Recurrent rhabdomyolysis, marked by skeletal muscle breakdown, can stem from various causes, including genetic disorders. We detail a patient of a 22-year-old male with carnitine palmitoyltransferase II (CPT-2) deficiency manifesting recurrent rhabdomyolysis despite normal acylcarnitine profiles. Whole-genome sequencing identified two gene variants: c.338C > T and c.482G > A, confirming the diagnosis. We conducted a case report and a comprehensive literature review encompassing 262 articles related to CPT-2 deficiency available on PubMed. The review detailed 245 cases across various forms, including lethal neonatal, severe infantile hepatocardiomuscular, and myopathic forms. The study highlighted the variability and complexity of CPT-2 deficiency phenotypes, emphasizing correlations between variants and phenotypes as well as gender distribution. Although the CPT-2 deficiency genotype does not entirely predict phenotype severity, it remains informative for most patients, assisting in assessing the severity linked to each genetic variant. The results of our study offer crucial insights into evaluating the severity associated with individual genetic variants. Notably, our patient displayed normal acylcarnitine profiles between illness episodes, indicating possible profile abnormalities only during active disease states. We propose the collection of additional blood samples for acylcarnitine analysis during episodes of rhabdomyolysis without delay in all patients presenting with rhabdomyolysis of unknown cause as a crucial diagnostic strategy. This approach may unveil unexpected underlying diseases, enabling early and accurate diagnoses.

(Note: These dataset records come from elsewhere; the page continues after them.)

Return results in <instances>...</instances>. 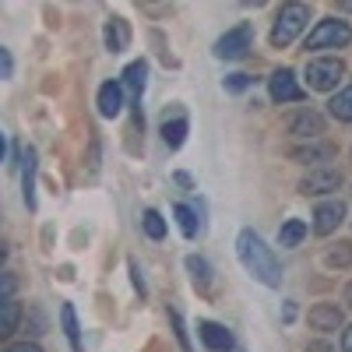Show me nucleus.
Segmentation results:
<instances>
[{
	"label": "nucleus",
	"instance_id": "1",
	"mask_svg": "<svg viewBox=\"0 0 352 352\" xmlns=\"http://www.w3.org/2000/svg\"><path fill=\"white\" fill-rule=\"evenodd\" d=\"M236 257L243 264V272L254 275L261 285H268V289H278L282 285V264H278L275 250L261 240V232L240 229V236H236Z\"/></svg>",
	"mask_w": 352,
	"mask_h": 352
},
{
	"label": "nucleus",
	"instance_id": "2",
	"mask_svg": "<svg viewBox=\"0 0 352 352\" xmlns=\"http://www.w3.org/2000/svg\"><path fill=\"white\" fill-rule=\"evenodd\" d=\"M349 43H352V25L345 18H320L303 39L307 50H342Z\"/></svg>",
	"mask_w": 352,
	"mask_h": 352
},
{
	"label": "nucleus",
	"instance_id": "3",
	"mask_svg": "<svg viewBox=\"0 0 352 352\" xmlns=\"http://www.w3.org/2000/svg\"><path fill=\"white\" fill-rule=\"evenodd\" d=\"M310 21V8L307 4H285L275 18V28H272V46L275 50H285L289 43H296L300 32Z\"/></svg>",
	"mask_w": 352,
	"mask_h": 352
},
{
	"label": "nucleus",
	"instance_id": "4",
	"mask_svg": "<svg viewBox=\"0 0 352 352\" xmlns=\"http://www.w3.org/2000/svg\"><path fill=\"white\" fill-rule=\"evenodd\" d=\"M254 46V25L250 21H240L232 25L226 36L215 39V56L219 60H240V56H247Z\"/></svg>",
	"mask_w": 352,
	"mask_h": 352
},
{
	"label": "nucleus",
	"instance_id": "5",
	"mask_svg": "<svg viewBox=\"0 0 352 352\" xmlns=\"http://www.w3.org/2000/svg\"><path fill=\"white\" fill-rule=\"evenodd\" d=\"M342 78H345V64L335 60V56H317V60L307 64V81L314 92H331Z\"/></svg>",
	"mask_w": 352,
	"mask_h": 352
},
{
	"label": "nucleus",
	"instance_id": "6",
	"mask_svg": "<svg viewBox=\"0 0 352 352\" xmlns=\"http://www.w3.org/2000/svg\"><path fill=\"white\" fill-rule=\"evenodd\" d=\"M268 96L275 99V102H303V88H300V81H296V74H292L289 67H282V71H275L272 78H268Z\"/></svg>",
	"mask_w": 352,
	"mask_h": 352
},
{
	"label": "nucleus",
	"instance_id": "7",
	"mask_svg": "<svg viewBox=\"0 0 352 352\" xmlns=\"http://www.w3.org/2000/svg\"><path fill=\"white\" fill-rule=\"evenodd\" d=\"M342 187V173L338 169H310L303 180H300V194H307V197H320V194H331V190H338Z\"/></svg>",
	"mask_w": 352,
	"mask_h": 352
},
{
	"label": "nucleus",
	"instance_id": "8",
	"mask_svg": "<svg viewBox=\"0 0 352 352\" xmlns=\"http://www.w3.org/2000/svg\"><path fill=\"white\" fill-rule=\"evenodd\" d=\"M197 338L204 342L208 352H232V349H236L232 331L226 324H219V320H201V324H197Z\"/></svg>",
	"mask_w": 352,
	"mask_h": 352
},
{
	"label": "nucleus",
	"instance_id": "9",
	"mask_svg": "<svg viewBox=\"0 0 352 352\" xmlns=\"http://www.w3.org/2000/svg\"><path fill=\"white\" fill-rule=\"evenodd\" d=\"M342 222H345V204L342 201H324L314 208V232L317 236H331Z\"/></svg>",
	"mask_w": 352,
	"mask_h": 352
},
{
	"label": "nucleus",
	"instance_id": "10",
	"mask_svg": "<svg viewBox=\"0 0 352 352\" xmlns=\"http://www.w3.org/2000/svg\"><path fill=\"white\" fill-rule=\"evenodd\" d=\"M285 155L292 162H303V166H310V162H331L335 159V144L317 138V141H307V144H292Z\"/></svg>",
	"mask_w": 352,
	"mask_h": 352
},
{
	"label": "nucleus",
	"instance_id": "11",
	"mask_svg": "<svg viewBox=\"0 0 352 352\" xmlns=\"http://www.w3.org/2000/svg\"><path fill=\"white\" fill-rule=\"evenodd\" d=\"M289 134L296 138H307V141H317L320 134H324V116H320L317 109H300L296 116H289Z\"/></svg>",
	"mask_w": 352,
	"mask_h": 352
},
{
	"label": "nucleus",
	"instance_id": "12",
	"mask_svg": "<svg viewBox=\"0 0 352 352\" xmlns=\"http://www.w3.org/2000/svg\"><path fill=\"white\" fill-rule=\"evenodd\" d=\"M307 320H310L314 331H342V324H345L338 303H317V307H310Z\"/></svg>",
	"mask_w": 352,
	"mask_h": 352
},
{
	"label": "nucleus",
	"instance_id": "13",
	"mask_svg": "<svg viewBox=\"0 0 352 352\" xmlns=\"http://www.w3.org/2000/svg\"><path fill=\"white\" fill-rule=\"evenodd\" d=\"M96 106H99V113L106 116V120L120 116V113H124V85H120V81H106V85H99Z\"/></svg>",
	"mask_w": 352,
	"mask_h": 352
},
{
	"label": "nucleus",
	"instance_id": "14",
	"mask_svg": "<svg viewBox=\"0 0 352 352\" xmlns=\"http://www.w3.org/2000/svg\"><path fill=\"white\" fill-rule=\"evenodd\" d=\"M21 190H25V204L36 208V148H25L21 155Z\"/></svg>",
	"mask_w": 352,
	"mask_h": 352
},
{
	"label": "nucleus",
	"instance_id": "15",
	"mask_svg": "<svg viewBox=\"0 0 352 352\" xmlns=\"http://www.w3.org/2000/svg\"><path fill=\"white\" fill-rule=\"evenodd\" d=\"M127 43H131L127 21H124V18H109V21H106V50H109V53H124Z\"/></svg>",
	"mask_w": 352,
	"mask_h": 352
},
{
	"label": "nucleus",
	"instance_id": "16",
	"mask_svg": "<svg viewBox=\"0 0 352 352\" xmlns=\"http://www.w3.org/2000/svg\"><path fill=\"white\" fill-rule=\"evenodd\" d=\"M187 131H190V124H187V116L180 113V116H166L162 120V141H166V148H180V144L187 141Z\"/></svg>",
	"mask_w": 352,
	"mask_h": 352
},
{
	"label": "nucleus",
	"instance_id": "17",
	"mask_svg": "<svg viewBox=\"0 0 352 352\" xmlns=\"http://www.w3.org/2000/svg\"><path fill=\"white\" fill-rule=\"evenodd\" d=\"M307 232H310V226H307L303 219H289V222H282V229H278V247H285V250L300 247V243L307 240Z\"/></svg>",
	"mask_w": 352,
	"mask_h": 352
},
{
	"label": "nucleus",
	"instance_id": "18",
	"mask_svg": "<svg viewBox=\"0 0 352 352\" xmlns=\"http://www.w3.org/2000/svg\"><path fill=\"white\" fill-rule=\"evenodd\" d=\"M144 85H148V64H144V60L127 64V67H124V88H127V92H131L134 99H141Z\"/></svg>",
	"mask_w": 352,
	"mask_h": 352
},
{
	"label": "nucleus",
	"instance_id": "19",
	"mask_svg": "<svg viewBox=\"0 0 352 352\" xmlns=\"http://www.w3.org/2000/svg\"><path fill=\"white\" fill-rule=\"evenodd\" d=\"M187 272H190V278H194L197 289H208V285H212V264L204 261V257L187 254Z\"/></svg>",
	"mask_w": 352,
	"mask_h": 352
},
{
	"label": "nucleus",
	"instance_id": "20",
	"mask_svg": "<svg viewBox=\"0 0 352 352\" xmlns=\"http://www.w3.org/2000/svg\"><path fill=\"white\" fill-rule=\"evenodd\" d=\"M60 324H64V335H67L71 349H74V352H81V328H78V314H74V307H71V303H64V307H60Z\"/></svg>",
	"mask_w": 352,
	"mask_h": 352
},
{
	"label": "nucleus",
	"instance_id": "21",
	"mask_svg": "<svg viewBox=\"0 0 352 352\" xmlns=\"http://www.w3.org/2000/svg\"><path fill=\"white\" fill-rule=\"evenodd\" d=\"M21 320V307L14 300H0V338H8Z\"/></svg>",
	"mask_w": 352,
	"mask_h": 352
},
{
	"label": "nucleus",
	"instance_id": "22",
	"mask_svg": "<svg viewBox=\"0 0 352 352\" xmlns=\"http://www.w3.org/2000/svg\"><path fill=\"white\" fill-rule=\"evenodd\" d=\"M328 109H331V116L335 120H342V124H352V85L349 88H342V92L328 102Z\"/></svg>",
	"mask_w": 352,
	"mask_h": 352
},
{
	"label": "nucleus",
	"instance_id": "23",
	"mask_svg": "<svg viewBox=\"0 0 352 352\" xmlns=\"http://www.w3.org/2000/svg\"><path fill=\"white\" fill-rule=\"evenodd\" d=\"M173 215H176V222H180V232H184V236H187V240H194L201 226H197V215H194L190 204H176Z\"/></svg>",
	"mask_w": 352,
	"mask_h": 352
},
{
	"label": "nucleus",
	"instance_id": "24",
	"mask_svg": "<svg viewBox=\"0 0 352 352\" xmlns=\"http://www.w3.org/2000/svg\"><path fill=\"white\" fill-rule=\"evenodd\" d=\"M141 226H144V236H148V240H162V236H166V219H162L155 208H144Z\"/></svg>",
	"mask_w": 352,
	"mask_h": 352
},
{
	"label": "nucleus",
	"instance_id": "25",
	"mask_svg": "<svg viewBox=\"0 0 352 352\" xmlns=\"http://www.w3.org/2000/svg\"><path fill=\"white\" fill-rule=\"evenodd\" d=\"M324 264H328V268H349V264H352V243H338L335 250H328Z\"/></svg>",
	"mask_w": 352,
	"mask_h": 352
},
{
	"label": "nucleus",
	"instance_id": "26",
	"mask_svg": "<svg viewBox=\"0 0 352 352\" xmlns=\"http://www.w3.org/2000/svg\"><path fill=\"white\" fill-rule=\"evenodd\" d=\"M169 320H173V328H176V338H180L184 352H194V349H190V338H187V328H184V317H180V310H169Z\"/></svg>",
	"mask_w": 352,
	"mask_h": 352
},
{
	"label": "nucleus",
	"instance_id": "27",
	"mask_svg": "<svg viewBox=\"0 0 352 352\" xmlns=\"http://www.w3.org/2000/svg\"><path fill=\"white\" fill-rule=\"evenodd\" d=\"M18 292V278L11 272H0V300H14Z\"/></svg>",
	"mask_w": 352,
	"mask_h": 352
},
{
	"label": "nucleus",
	"instance_id": "28",
	"mask_svg": "<svg viewBox=\"0 0 352 352\" xmlns=\"http://www.w3.org/2000/svg\"><path fill=\"white\" fill-rule=\"evenodd\" d=\"M222 85H226V92H247V88H250V78L236 71V74H229Z\"/></svg>",
	"mask_w": 352,
	"mask_h": 352
},
{
	"label": "nucleus",
	"instance_id": "29",
	"mask_svg": "<svg viewBox=\"0 0 352 352\" xmlns=\"http://www.w3.org/2000/svg\"><path fill=\"white\" fill-rule=\"evenodd\" d=\"M11 71H14V60H11V53L0 46V78H11Z\"/></svg>",
	"mask_w": 352,
	"mask_h": 352
},
{
	"label": "nucleus",
	"instance_id": "30",
	"mask_svg": "<svg viewBox=\"0 0 352 352\" xmlns=\"http://www.w3.org/2000/svg\"><path fill=\"white\" fill-rule=\"evenodd\" d=\"M131 275H134V289H138L141 296H144V292H148V289H144V278H141V268H138V261H131Z\"/></svg>",
	"mask_w": 352,
	"mask_h": 352
},
{
	"label": "nucleus",
	"instance_id": "31",
	"mask_svg": "<svg viewBox=\"0 0 352 352\" xmlns=\"http://www.w3.org/2000/svg\"><path fill=\"white\" fill-rule=\"evenodd\" d=\"M8 352H43V349H39L36 342H14V345H11Z\"/></svg>",
	"mask_w": 352,
	"mask_h": 352
},
{
	"label": "nucleus",
	"instance_id": "32",
	"mask_svg": "<svg viewBox=\"0 0 352 352\" xmlns=\"http://www.w3.org/2000/svg\"><path fill=\"white\" fill-rule=\"evenodd\" d=\"M303 352H335V345L331 342H310Z\"/></svg>",
	"mask_w": 352,
	"mask_h": 352
},
{
	"label": "nucleus",
	"instance_id": "33",
	"mask_svg": "<svg viewBox=\"0 0 352 352\" xmlns=\"http://www.w3.org/2000/svg\"><path fill=\"white\" fill-rule=\"evenodd\" d=\"M342 352H352V324L342 331Z\"/></svg>",
	"mask_w": 352,
	"mask_h": 352
},
{
	"label": "nucleus",
	"instance_id": "34",
	"mask_svg": "<svg viewBox=\"0 0 352 352\" xmlns=\"http://www.w3.org/2000/svg\"><path fill=\"white\" fill-rule=\"evenodd\" d=\"M176 184H184V187H194V180H190L187 173H176Z\"/></svg>",
	"mask_w": 352,
	"mask_h": 352
},
{
	"label": "nucleus",
	"instance_id": "35",
	"mask_svg": "<svg viewBox=\"0 0 352 352\" xmlns=\"http://www.w3.org/2000/svg\"><path fill=\"white\" fill-rule=\"evenodd\" d=\"M342 300H345V307H352V282L345 285V292H342Z\"/></svg>",
	"mask_w": 352,
	"mask_h": 352
},
{
	"label": "nucleus",
	"instance_id": "36",
	"mask_svg": "<svg viewBox=\"0 0 352 352\" xmlns=\"http://www.w3.org/2000/svg\"><path fill=\"white\" fill-rule=\"evenodd\" d=\"M4 155H8V141H4V134H0V162H4Z\"/></svg>",
	"mask_w": 352,
	"mask_h": 352
},
{
	"label": "nucleus",
	"instance_id": "37",
	"mask_svg": "<svg viewBox=\"0 0 352 352\" xmlns=\"http://www.w3.org/2000/svg\"><path fill=\"white\" fill-rule=\"evenodd\" d=\"M8 257V250H4V243H0V261H4Z\"/></svg>",
	"mask_w": 352,
	"mask_h": 352
}]
</instances>
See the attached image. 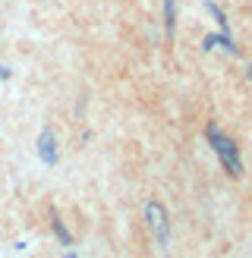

复发性横纹肌溶解症以骨骼肌分解为特征,可由多种原因引起,包括遗传疾病。我们详细介绍了一名22岁男性患者,其患有肉碱棕榈酰转移酶II(CPT - 2)缺乏症,尽管酰基肉碱谱正常,但仍表现出复发性横纹肌溶解症。全基因组测序鉴定出两个基因变异:c.338C>T和c.482G>A,从而确诊。我们进行了一项病例报告以及对PubMed上262篇与CPT - 2缺乏症相关文章的全面文献综述。该综述详细介绍了245例各种形式的病例,包括致死性新生儿型、严重婴儿型肝心肌型和肌病型。该研究强调了CPT - 2缺乏症表型的变异性和复杂性,强调了变异与表型之间的相关性以及性别分布。虽然CPT - 2缺乏症基因型并不能完全预测表型严重程度,但对大多数患者仍然具有参考价值,有助于评估与每个基因变异相关的严重程度。我们的研究结果为评估与个体基因变异相关的严重程度提供了关键见解。值得注意的是,我们的患者在发病间期酰基肉碱谱正常,表明可能仅在疾病活动期存在谱异常。我们建议,对于所有病因不明的横纹肌溶解症患者,在横纹肌溶解症发作期间应立即采集额外的血样进行酰基肉碱分析,这是一项关键的诊断策略。这种方法可能揭示意想不到的潜在疾病,实现早期准确诊断。